Argument against an argument against open science

The most common excuse I’ve heard for not sharing code, data, and other details about a scienctific project online falls roughly into the category of fear of competition. The argument goes: Given that designing experiments and collecting data is a very expensive process, both in time and in money, it’s just too risky to put all that investment out there for anyone else to take advantage of without investment of their own. The idiom “beat me to the punch” is mentioned. Vague enemies are referenced.

This fear of competition is selfish in nature, though it’s probably a reasonable selfishness: If, as a scientist, publishing is your livelihood, then it seems reasonable to expect people to hoard datasets all to themselves.¹

So to respond to the claim that posting code and data online is risky in terms of enabling the competition, we need to think of ways by which we can incentivize these people to still find some value in sharing their data.

First, let’s step back a bit and ask why having free online datasets is so valuable.² I can think of a few reasons:

fact-checking: people can make sure what you’ve done is reasonable
collaboration: people can use your data to find more cool things
education/sandboxing: people can play around with your data and get a feel for how the analysis works

The reasons people should post their data online, by the way, is exactly because it is expensive; there are many who are interested in various data and neither can nor will pay that cost. For myself, and surely for many others, most often all I really want to do with free data is to play around with it, to see if I can make it do something cool, or perhaps to just see if I can do with it what the original research did. And this use-case, I think, is harmless enough, and highly beneficial in terms of education.

But what if, in the course of playing around with the data, I find something useful?
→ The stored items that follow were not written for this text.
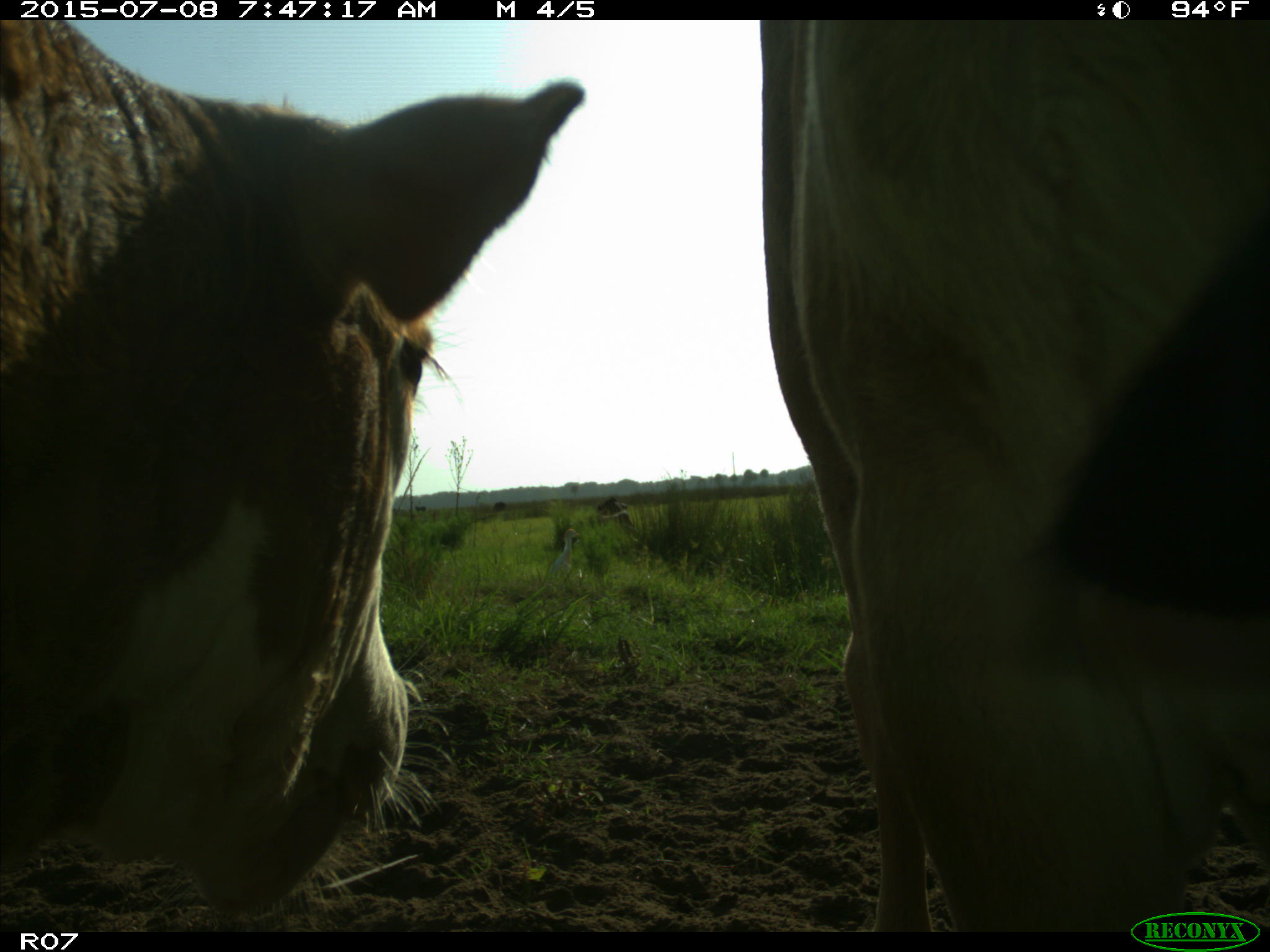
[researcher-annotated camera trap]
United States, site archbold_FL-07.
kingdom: Animalia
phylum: Chordata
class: Mammalia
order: Artiodactyla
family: Bovidae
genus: Bos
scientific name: Bos taurus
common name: domestic cow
Bos taurus (domestic cow).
What should happen next?

A compromise: data licensing

Those who fear all their hard work will be put to waste if they post it publicly should simply share it with an open license that delineates certain use-cases as legal. For the super paranoid, I’m thinking something like: “You can use this data as long as you don’t benefit from it financially or academically (e.g., by publishing) without permission, and/or without the original data collector involved in the publication process.”

If we defer to the Open Knowledge network³, an open license “may require distributions of the work to include attribution of contributors”. Presumably this requirement could specify that the original data collector be a co-author on the paper, a position that should also allow the collector to ensure the quality of the research involving his data.

By specifying that the original data collector be involved in the process of any publications, the gain is twofold: First, the fear-of-competition thing is annihilated (now you’re collaborating, not competing); second, the more general scientific fear that data can be taken out of the context in which it was originally collected, resulting in so-called “bad science”, can also be avoided⁴.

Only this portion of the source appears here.